Once Again, the Bears Get Left Behind, Waiting, Hoping & Praying
Greetings from LA! Hopefully, this is the final day of a long, three city trip. I always debate compressing my trips into fewer ones so I can get a lot accomplished with less flying. In today’s case, this massive winter storm will likely result in my flight being canceled to Denver. So, my fingers and toes are crossed that I can get back to CT tonight and not have to deal with the masses tomorrow.
Last Friday, I wrote about what looked to be some early morning weakness with the key being how stocks closed that day as I was looking for a low sooner than later. Well folks, we didn’t have to wait long for the bulls to step up. After watching the pause to refresh morph into the mild pullback all of 3.37% from high to low and -2.14% on a closing basis, the bulls decided it was time to commit some cash.

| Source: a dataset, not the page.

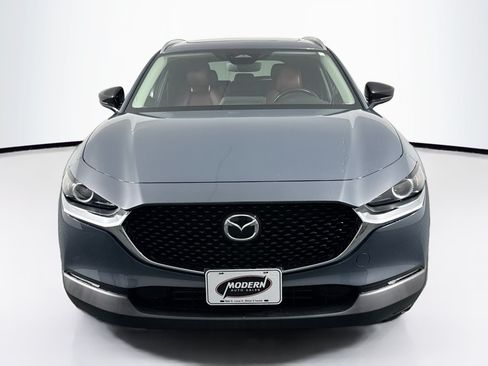Used 2024 MAZDA CX-30 AWD 2.5 S w/ Preferred Package image 4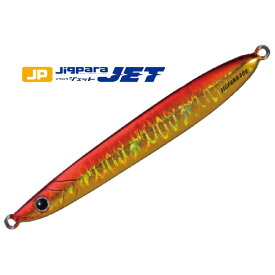 【釣り ルアー】【Major Craft】ジグパラ ジェット JPS-JET20 ※20g【510】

All year long, my theme has been the same and unwavering. The Q4 decline saw the masses raise hundreds of billions of dollars in cash. When stocks bottomed at Christmas, they literally took off like a rocket and have not looked back. All those naysayers have been sitting and waiting for the other shoe to drop to reinvest their cash. They have disavowed and hated this epic rally right from the get go and every day ever since. They’re almost angry at this point for being so catastrophically wrong. I spoke with a few of those managers this week and instead of doing the mea culpa, they explained that everyone should look at 6 month and 14 month returns instead of focusing on their anemic 2019 performance. Interesting indeed.

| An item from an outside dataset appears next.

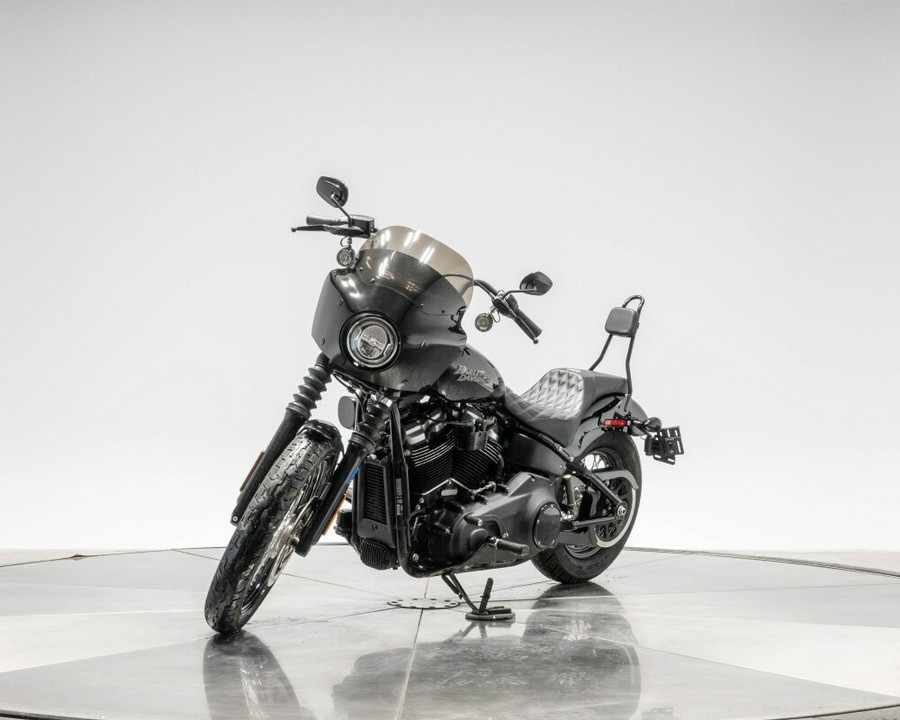 2020 Harley-Davidson Street Bob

For 11 weeks, the bears’ opportunity just hasn’t come. And stocks have pressed higher and higher. As I continue to write, when so many people are looking for a pullback, it rarely comes. In this case, the pauses were one to three day affairs. The recent pullback was five days but didn’t amount to much.

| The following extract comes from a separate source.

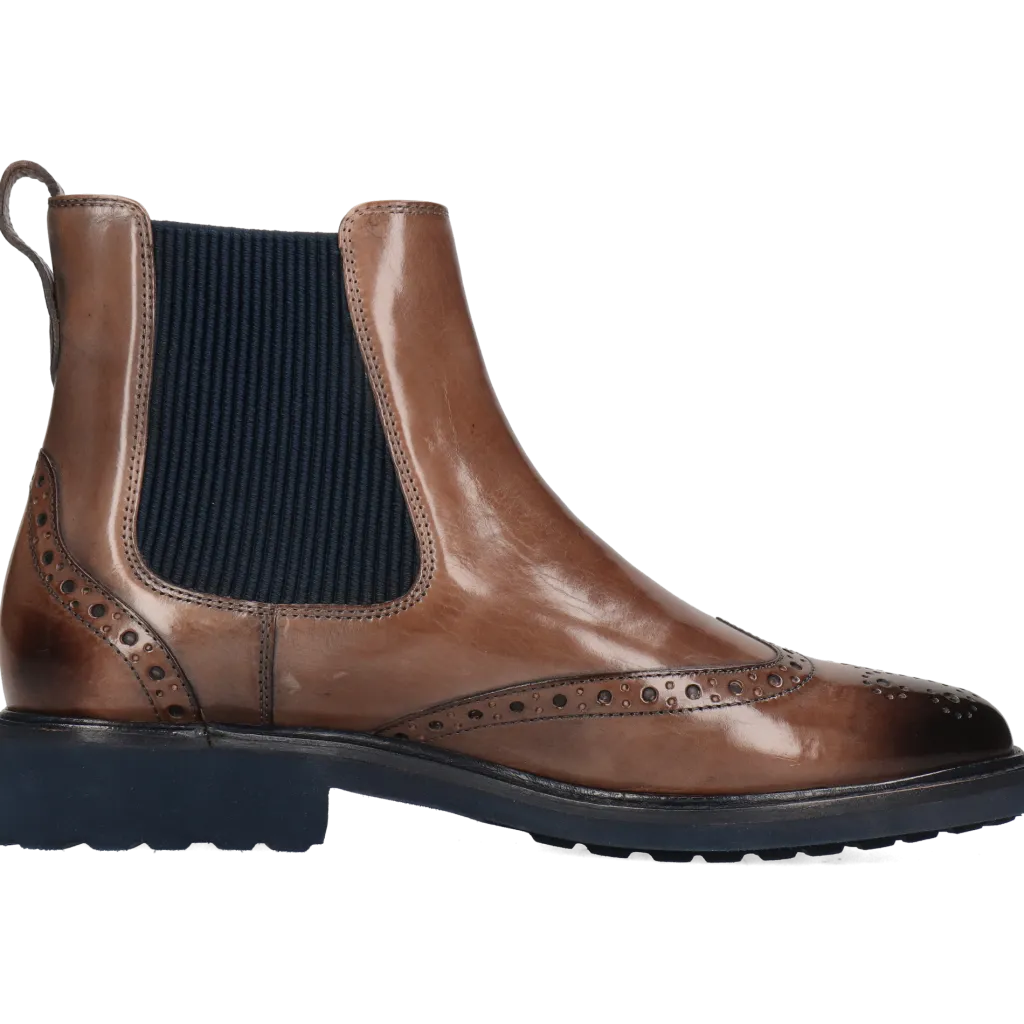 Melvin & Hamilton Selina 29 gris New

You can see how all this has played out below. The big test for the stock market will come when price tries to exceed that blue, horizontal line in the coming days or weeks. Right now, I am purely guessing that stocks will have a tough time breaking through and then running higher. I can certainly see a poke above and then pause or pullback and I can see a full break through and sharper reversal lower. Ultimately, as you know, I see all-time highs across all of the five major stock market indices with 30,000 as a possibility later this year. And while I am on it, Dow 50,000 in the 2020s.
As I said to CNBC reporter Fred Imbert yesterday, I think now that stocks have seen their first pullback since the bottom, the key is to watch which sectors lead from Friday’s low. That speak volumes about the health of the rally and I will comment on leadership in the next update on Friday.